- _Directions for this task_
Rewrite the material below with "nearest" in place of "closest", leaving everything else the same.
-=-=-=-=-
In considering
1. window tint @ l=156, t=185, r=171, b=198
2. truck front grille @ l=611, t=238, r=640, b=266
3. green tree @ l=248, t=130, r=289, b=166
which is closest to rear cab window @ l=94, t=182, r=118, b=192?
-=-=-=-=-
- _Solution to this exercise_
In considering
1. window tint @ l=156, t=185, r=171, b=198
2. truck front grille @ l=611, t=238, r=640, b=266
3. green tree @ l=248, t=130, r=289, b=166
which is nearest to rear cab window @ l=94, t=182, r=118, b=192?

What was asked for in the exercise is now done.